Consigne A: Quelles lignes des enregistrements contiennent la chaîne « garage » ? Repérez-les et recopiez-les toutes, en tenant compte de la casse.
Consigne B: Prolongez le texte sur le piolet à partir de sa dernière phrase.

### Extrait du document

Alpinismes.free.fr - - - - - - Texte et illustrations Yves Saliba (tous droits réservés) . Dernière mise à jour le 08/08/2013 à 11:03
Concernant le piolet, il est 2 idées fondamentales à retenir :
-le piolet est essentiellement destiné à
permettre, par l'exécution de la "position d'arrêt"
, de stabiliser et freiner une glissade.
-le piolet est
contondant : mal manipulé, il peut blesser
Histoire
Initialement les montagnards (paysans, bergers et premiers
excursionnistes) ont utilisé un bâton droit et
éventuellement ferré.
Les premiers explorateurs de
glaciers ont utilisé des haches pour tailler des marches dans
la glaces.
Différents compromis entre bâton et haches
ont été forgés. La forme du piolet en est
issue.
Les premier piolets avaient un manche très long
(hauteur d'homme) et le piolet moderne fait à peu près
1/3 de la hauteur de son utilisateur.
Si la technologie a évolué
(manches en alliage léger), le principe du piolet utilisé
en randonnée reste identique depuis près d'un siècle.
(les imaginations se sont plus lâchées pour les piolets
utilisés en cascade de glace)
Symbole et mythes
Le piolet constitue avec la corde le
couple mythique symbole de l'alpinisme. Le geste d'alpiniste très
certainement le plus ancré dans l'imagerie populaire est celui
du "planté du piolet traction" ce qui n'est pas sans
poser quelques problèmes pédagogiques !
Les
alpinistes donnent quelquefois à leur piolet des petits noms
affectueux comme "piochon", "engin", "bête"...
Anatomie
Un piolet comporte un manche de longueur 50 à
80cm environ
Une tête portant (ou constituée de) 1
lame (longue) et 1 panne (partie courte et arrondie)
Une pique à
l'autre extrémité du manche
La lame est quelquefois appelé Pic mais nous éviterons
cette appellation qui porte à confusion avec la pique.
La
tête comporte généralement un trou appelé
oeil. La partie du manche située près de la pique est
nommé douille à cause de la douille qui renforçait
les manches bois à cet endroit.

######
### Les données

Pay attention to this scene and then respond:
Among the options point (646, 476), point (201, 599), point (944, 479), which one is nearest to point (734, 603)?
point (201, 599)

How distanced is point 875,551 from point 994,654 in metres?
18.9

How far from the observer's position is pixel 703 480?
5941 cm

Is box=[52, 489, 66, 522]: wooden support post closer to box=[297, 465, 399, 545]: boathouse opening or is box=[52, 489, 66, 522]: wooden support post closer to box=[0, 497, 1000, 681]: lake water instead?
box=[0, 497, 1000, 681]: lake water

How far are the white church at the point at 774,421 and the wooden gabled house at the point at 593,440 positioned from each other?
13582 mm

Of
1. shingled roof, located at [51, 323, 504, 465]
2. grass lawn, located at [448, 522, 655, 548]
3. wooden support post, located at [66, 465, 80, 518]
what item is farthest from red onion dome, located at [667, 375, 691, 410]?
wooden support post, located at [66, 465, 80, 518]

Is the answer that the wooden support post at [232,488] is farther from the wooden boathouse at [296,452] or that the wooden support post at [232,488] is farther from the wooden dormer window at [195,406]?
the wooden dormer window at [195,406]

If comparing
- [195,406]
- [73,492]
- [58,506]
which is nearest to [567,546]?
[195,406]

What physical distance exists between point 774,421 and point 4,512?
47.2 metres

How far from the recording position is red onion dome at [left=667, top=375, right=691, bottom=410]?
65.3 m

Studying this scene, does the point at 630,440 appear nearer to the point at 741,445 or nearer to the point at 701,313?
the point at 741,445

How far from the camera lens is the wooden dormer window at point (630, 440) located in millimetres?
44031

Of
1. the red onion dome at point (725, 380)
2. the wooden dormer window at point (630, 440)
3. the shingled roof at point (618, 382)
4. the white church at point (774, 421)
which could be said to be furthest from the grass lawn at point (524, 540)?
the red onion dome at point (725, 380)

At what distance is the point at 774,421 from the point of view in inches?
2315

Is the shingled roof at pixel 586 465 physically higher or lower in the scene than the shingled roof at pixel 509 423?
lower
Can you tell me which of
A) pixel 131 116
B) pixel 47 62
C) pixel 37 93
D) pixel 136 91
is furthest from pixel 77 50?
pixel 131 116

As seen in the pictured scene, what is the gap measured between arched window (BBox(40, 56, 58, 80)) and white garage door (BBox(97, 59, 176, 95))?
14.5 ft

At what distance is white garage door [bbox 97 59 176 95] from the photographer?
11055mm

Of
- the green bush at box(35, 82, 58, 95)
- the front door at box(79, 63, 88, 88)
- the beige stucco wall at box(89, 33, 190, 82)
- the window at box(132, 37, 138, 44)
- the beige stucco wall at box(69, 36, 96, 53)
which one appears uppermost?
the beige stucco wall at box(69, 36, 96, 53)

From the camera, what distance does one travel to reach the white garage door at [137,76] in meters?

######

Réponse A:
As seen in the pictured scene, what is the gap measured between arched window (BBox(40, 56, 58, 80)) and white garage door (BBox(97, 59, 176, 95))?
At what distance is white garage door [bbox 97 59 176 95] from the photographer?
From the camera, what distance does one travel to reach the white garage door at [137,76] in meters?

Réponse B:
La panne est quelquefois
appelée pioche.
La partie normalement de forme étroite
qui relie la panne à la tête est appelée le "col
de la panne".
Parmi les accessoires nous citerons :
-les embouts de protection
qui devraient être placés sur les 3 extrémités
pour réduire la dangerosité du piolet quand il n'est
pas utilisé.
-la dragonne ou la longe que certains
utilisent pour éviter de perdre le piolet ou pour renforcer
leur prise.
Catégories
Actuellement nous pouvons distinguer 2
usages assez différent du piolet:
-l'utilisation
universelle
-l'utilisation spécialisée "traction"
ou "cascade"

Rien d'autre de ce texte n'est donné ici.